Excerpted records:
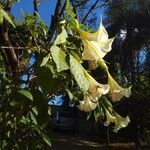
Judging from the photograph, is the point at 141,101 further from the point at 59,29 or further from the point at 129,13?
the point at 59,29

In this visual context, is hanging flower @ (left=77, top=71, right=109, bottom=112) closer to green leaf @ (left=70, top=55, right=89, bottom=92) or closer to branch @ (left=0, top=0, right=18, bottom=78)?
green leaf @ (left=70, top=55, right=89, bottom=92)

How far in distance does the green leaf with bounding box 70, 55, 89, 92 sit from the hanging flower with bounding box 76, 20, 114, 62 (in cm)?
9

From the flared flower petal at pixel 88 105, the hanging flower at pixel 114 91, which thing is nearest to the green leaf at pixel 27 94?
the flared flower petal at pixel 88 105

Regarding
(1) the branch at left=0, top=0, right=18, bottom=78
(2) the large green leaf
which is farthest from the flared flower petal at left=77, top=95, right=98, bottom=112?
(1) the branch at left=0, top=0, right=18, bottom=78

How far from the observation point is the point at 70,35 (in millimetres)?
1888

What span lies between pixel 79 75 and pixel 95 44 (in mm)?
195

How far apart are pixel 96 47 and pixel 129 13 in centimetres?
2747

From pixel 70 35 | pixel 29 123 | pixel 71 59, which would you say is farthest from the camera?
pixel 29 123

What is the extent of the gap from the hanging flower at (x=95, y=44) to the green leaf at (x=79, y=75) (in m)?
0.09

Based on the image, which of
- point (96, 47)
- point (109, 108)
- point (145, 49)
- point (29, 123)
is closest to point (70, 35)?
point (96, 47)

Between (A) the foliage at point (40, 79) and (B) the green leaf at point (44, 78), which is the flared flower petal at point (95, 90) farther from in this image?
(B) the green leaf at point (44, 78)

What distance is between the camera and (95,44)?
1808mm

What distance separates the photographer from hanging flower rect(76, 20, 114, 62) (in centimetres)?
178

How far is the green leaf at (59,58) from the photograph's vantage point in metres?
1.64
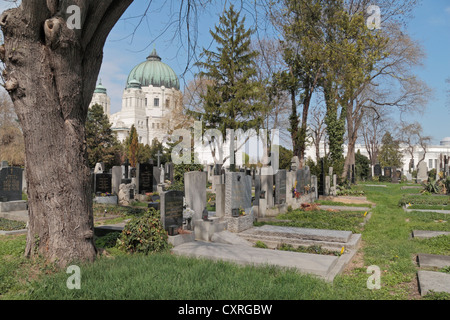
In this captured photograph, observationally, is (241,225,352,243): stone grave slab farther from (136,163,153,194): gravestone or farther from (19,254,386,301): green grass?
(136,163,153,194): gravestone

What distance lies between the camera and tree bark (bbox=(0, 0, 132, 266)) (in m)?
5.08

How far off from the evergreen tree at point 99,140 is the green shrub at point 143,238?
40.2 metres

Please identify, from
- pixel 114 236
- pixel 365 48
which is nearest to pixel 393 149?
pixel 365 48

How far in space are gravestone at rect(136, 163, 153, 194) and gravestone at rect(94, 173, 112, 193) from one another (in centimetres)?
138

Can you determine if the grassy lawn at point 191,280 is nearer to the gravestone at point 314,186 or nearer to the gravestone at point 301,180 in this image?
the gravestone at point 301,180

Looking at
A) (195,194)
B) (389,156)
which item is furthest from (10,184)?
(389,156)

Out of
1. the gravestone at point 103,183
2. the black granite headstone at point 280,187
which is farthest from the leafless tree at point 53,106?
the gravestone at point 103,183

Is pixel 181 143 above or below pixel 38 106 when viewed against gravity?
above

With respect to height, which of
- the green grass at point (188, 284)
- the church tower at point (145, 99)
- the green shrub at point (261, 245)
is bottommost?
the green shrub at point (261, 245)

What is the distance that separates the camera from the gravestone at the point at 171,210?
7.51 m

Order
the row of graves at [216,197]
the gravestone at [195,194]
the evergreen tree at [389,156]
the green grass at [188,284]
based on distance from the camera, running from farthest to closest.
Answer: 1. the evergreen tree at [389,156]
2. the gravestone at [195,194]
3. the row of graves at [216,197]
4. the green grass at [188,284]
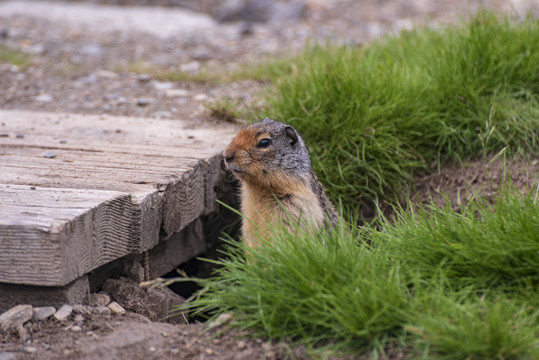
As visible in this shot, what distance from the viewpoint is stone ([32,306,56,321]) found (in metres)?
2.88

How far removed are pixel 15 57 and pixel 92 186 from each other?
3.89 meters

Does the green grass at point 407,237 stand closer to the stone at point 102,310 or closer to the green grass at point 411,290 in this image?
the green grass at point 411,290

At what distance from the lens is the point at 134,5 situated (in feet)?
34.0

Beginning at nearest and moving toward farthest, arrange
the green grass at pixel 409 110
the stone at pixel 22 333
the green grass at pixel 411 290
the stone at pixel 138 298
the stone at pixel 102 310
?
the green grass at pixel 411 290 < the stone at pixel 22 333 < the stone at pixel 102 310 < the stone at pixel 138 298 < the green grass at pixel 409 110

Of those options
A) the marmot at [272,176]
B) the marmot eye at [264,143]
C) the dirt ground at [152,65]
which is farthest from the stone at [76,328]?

What to produce: Output the records in the part that opens with the line containing "What distance lies" and closes with the line containing "40.2 metres" as a two-column CSV with columns named question_text and answer_text. Write one row per record, quote each field, and replace any line breaks with spaces.

Output below:
question_text,answer_text
"What distance lies between the camera and tree bark (bbox=(0, 0, 132, 266)) (in m)?","5.08"
"How far off from the evergreen tree at point 99,140 is the green shrub at point 143,238?","40.2 metres"